WHAT IS REQUIRED
Write out exactly the lines running from the one with "Handrem kabels set" to the end of the data, including both of those lines and excluding pictures.

INFORMATION SUPPLIED
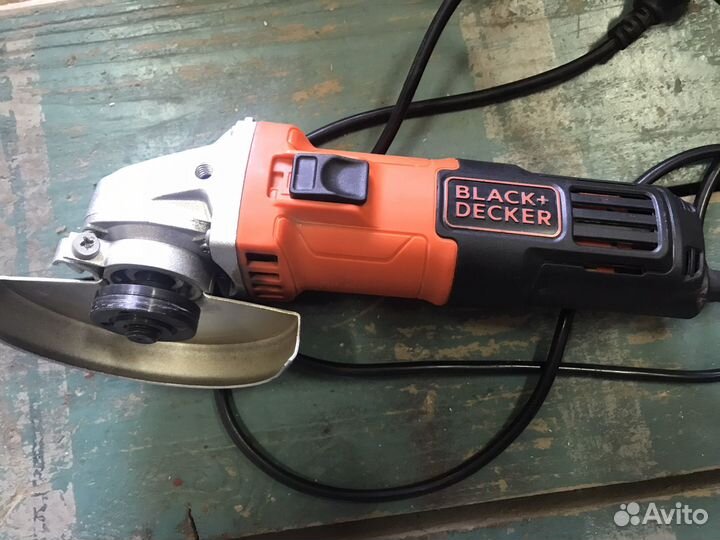 Болгарка Black Decker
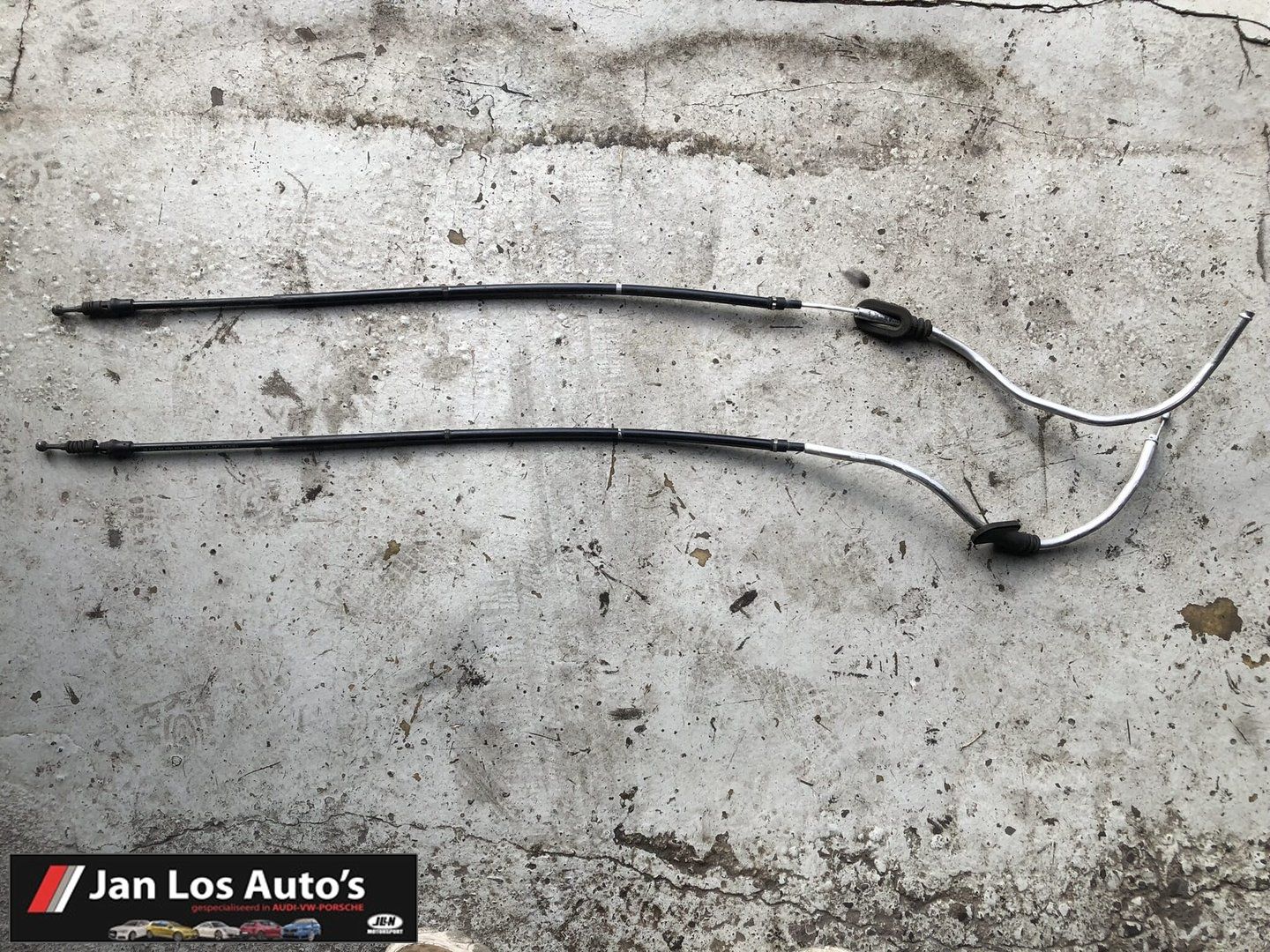 Handrem kabels set Audi A1 / S1 6R0711951 handbrake cable usado en Menorca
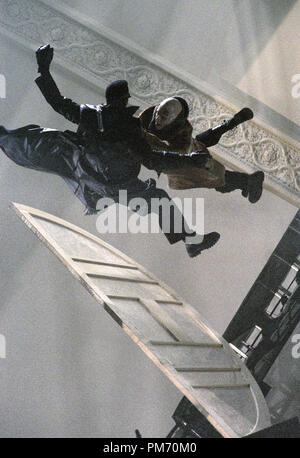 Film Still / Werbung noch von 'Blade II' Wesley Snipes, Luke Goss © 2002 New Line Cinema Foto: Bruce Talamon Stockfoto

ANSWER SECTION
 Handrem kabels set Audi A1 / S1 6R0711951 handbrake cable usado en Menorca
 Film Still / Werbung noch von 'Blade II' Wesley Snipes, Luke Goss © 2002 New Line Cinema Foto: Bruce Talamon Stockfoto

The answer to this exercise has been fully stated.